Monday morning saw the return of limited, socially distanced strength and conditioning exercises across schools in the University Interscholastic League. It was the first UIL-sanctioned event since the abrupt end to the basketball state championships in March due to the new coronavirus pandemic.

Over the course of the morning workouts, 254 total Sealy students participated in activities on the first day with 105 high school males, 61 high school females and 88 junior-high athletes. Each student-athlete was questioned for symptoms and had their temperature taken upon entry before joining the group they were assigned to for the entirety of the strength and conditioning session from June 8 to July 31. Within the groups, the student-athletes are to practice social distancing and use the hand sanitization stations strewn about the workout site.

The athletes were also grouped on different campuses; male high schoolers checked in at the middle school and used T.J. Mills Stadium while the female high schoolers used the high school campus with both groups going from 7 to 9 a.m.

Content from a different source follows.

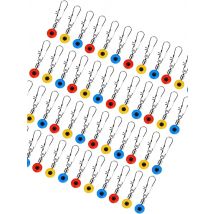 50Pcs Fishing Floating Space Beans rotate Bobber Connectors Sea Fishing Saltwater Tackle Swivel Equipment Metal Lure Accessories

Junior high student-athletes followed the male high schoolers at the stadium from 9:30 to 11:30 a.m.

Mobley said he started the morning at the stadium, went to the high school to check on the girls then returned to T.J. Mills Stadium but said his favorite part was seeing the kids in person. Mobley also took advantage of the time he had in front of the student-athletes to relay a message about the current events.

“There's so much going on in the world today with (COVID-19) and all the political aspects going on, we talked to the kids this morning about how we're all one group,” Mobley said. “This is one place that you can come to that you want to challenge each other, you want to get better, you want to fight, you want to compete. But in here, we're two colors; we're black and gold and we wear the Tiger stripes.”

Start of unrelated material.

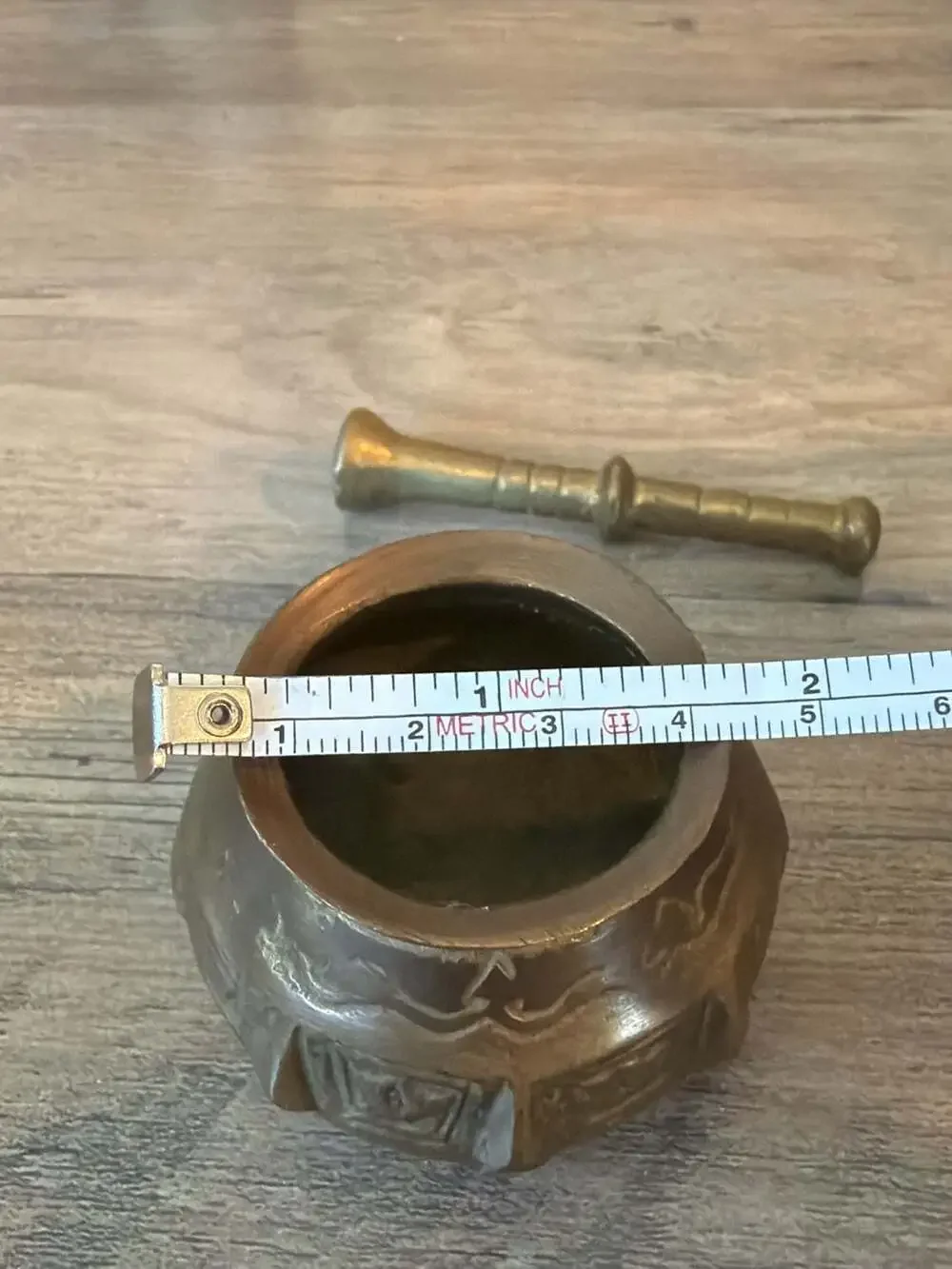 Vintage Small Handcrafted Brass Mortar and Pestle with Engraved Motifs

Mobley knows this collective group of young people will soon enter the real world and the lessons learned in the gym that Monday morning will carry weight outside of the athletic arena.

“The expectations when we're together are, we're not going to fight – I told the girls the same thing, have pride in who you are, have a voice, stand up,” Mobley said. “There's the right and wrong and I'm not going to tell you what you should believe in but as coaches, we believe that you lead that way, by your actions and what you do.”

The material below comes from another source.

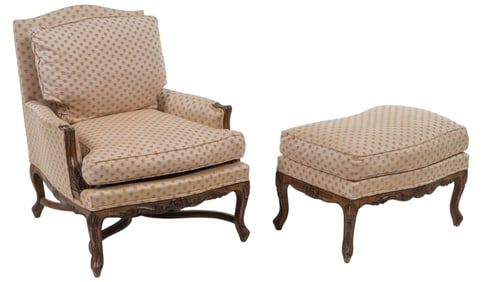 Vintage French Armchair and Ottoman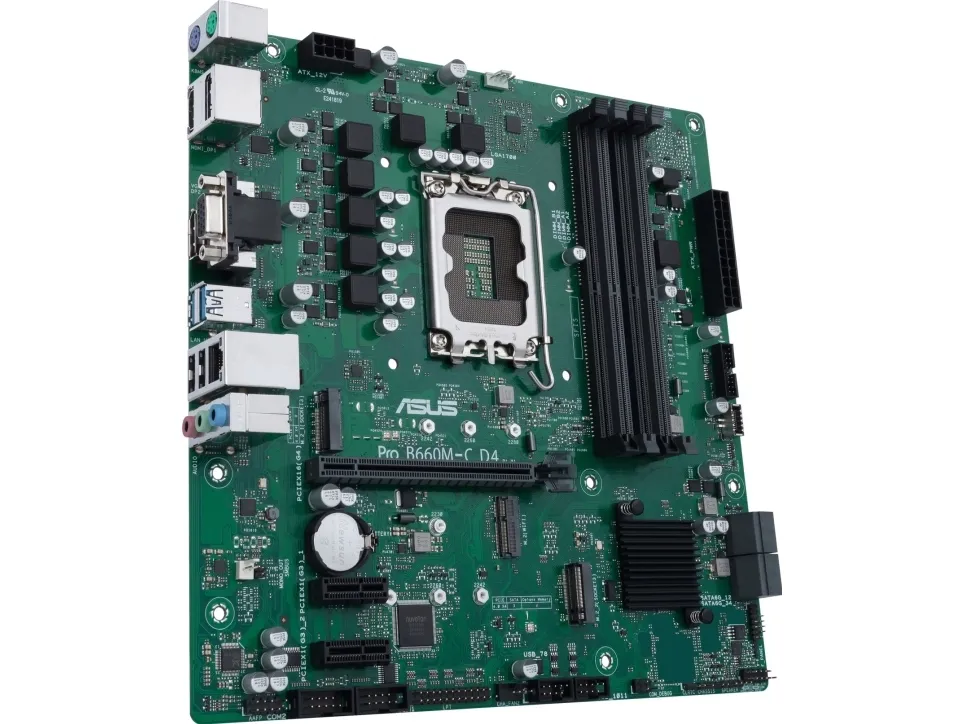 ASUS PRO B660M-C D4-CSM - Bundkort - micro ATX - LGA1700 sokkel - B660 Chipset - USB 3.2 Gen 1, USB-C Gen1 - Gigabit LAN - onboard grafik (CPU påkrævet) - HD Audio (8-kanaler)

Coaches showed their leadership by showing up before 6 a.m. Mobley said, even newly hired Joshua Kirton.

“Kids that showed up, coaches were already here,” Mobley said. “One of our new coaches that we just hired, he came in, he couldn't wait. He said, ‘Coach I gotta be there, I want to see the kids,’ and here he is running a station and getting to know the kids so it's great to see all this.”

Kim Boyd, head volleyball coach and girls’ athletic coordinator, agreed with that sentiment and said it was awesome to see the student-athletes again even though there’s still social distance.

“They're my kids, I know all of them so it's really hard to be this far apart,” Boyd said Monday morning. “I've been FaceTiming with them and GroupMe and Zooming but it's still a little too tough for me because I like to hug so now I'm having to air-five.”